Lord God of trajectory and blast
Whose terrible sword has laid open the serpent
So it withers in the sun for the just to see,
Sheathe now the swift avenging blade with the names of nations writ on it,
And assist in the preparation of the ploughshare.

So it got me thinking about the lesson for today. And that is, what is eternal art anyway? This poem, so important then, is barely remembered today. It’s no longer a poem, it’s history; a literary footnote. (To be fair to Corwin, his body of work is deep, complex and worth study.)

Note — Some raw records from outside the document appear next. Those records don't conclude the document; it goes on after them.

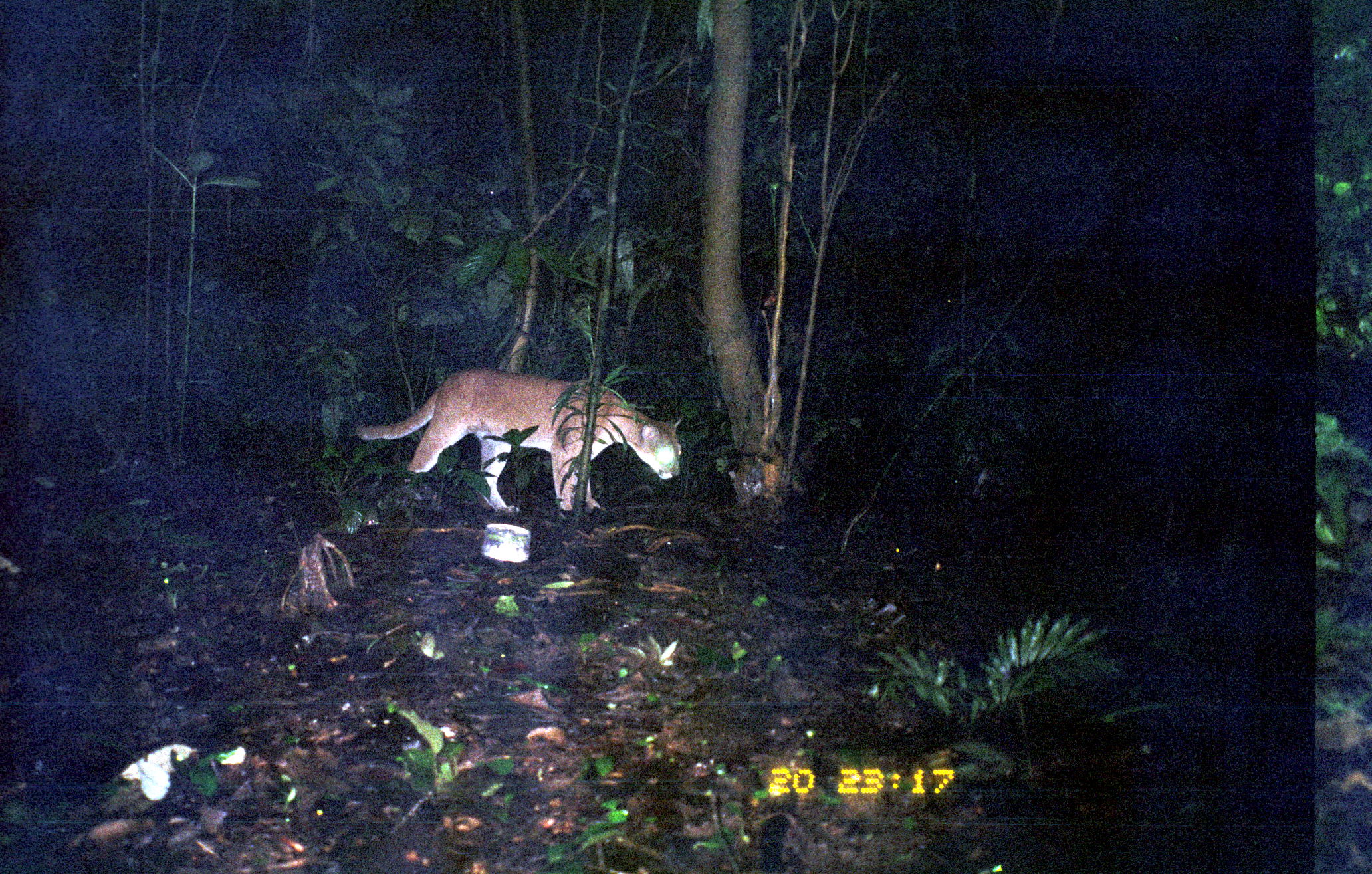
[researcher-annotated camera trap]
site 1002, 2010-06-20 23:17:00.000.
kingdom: Animalia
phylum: Chordata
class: Mammalia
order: Carnivora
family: Felidae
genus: Puma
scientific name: Puma concolor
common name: mountain lion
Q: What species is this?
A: Puma concolor (mountain lion).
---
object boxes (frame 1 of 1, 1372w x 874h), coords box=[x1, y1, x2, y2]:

Yet Whitman’s Leaves of Grass for example, also deeply American, also overwhelmingly popular, also able to move readers to emotional depths, is considered one of the classics, a poem among poems. High art.
I'll tell you why with an example. A few years ago, at the start of the Iraq war, a collection of anti-war poetry was released, and many modern poets contributed. I forget the title right now, but it’s no matter. The poems were forgettable. Why? Because poetry is not supposed to address you directly – it is not supposed to look you in the eye and stare you down.
Oh you’ll remember it for a while if it does, just as people remembered “On a Note of Triumph” for many years after. But a word of advice to all you “anti” and “pro” poets out there – anti-war, anti-government, pro-America, pro-religion.
Poetry should circle around. Poetry should be seen out of the corner of the readers’ eye. A poem should sink in, not shout out. It should be worn like an old hat, not saluted like a crisp flag. It should be about something, and about everything, and about anything.
Years after you read a good poem, you may be sitting at a traffic light, eating at a restaurant, playing catch with your kid, when you remember. NPR should not have to remind you.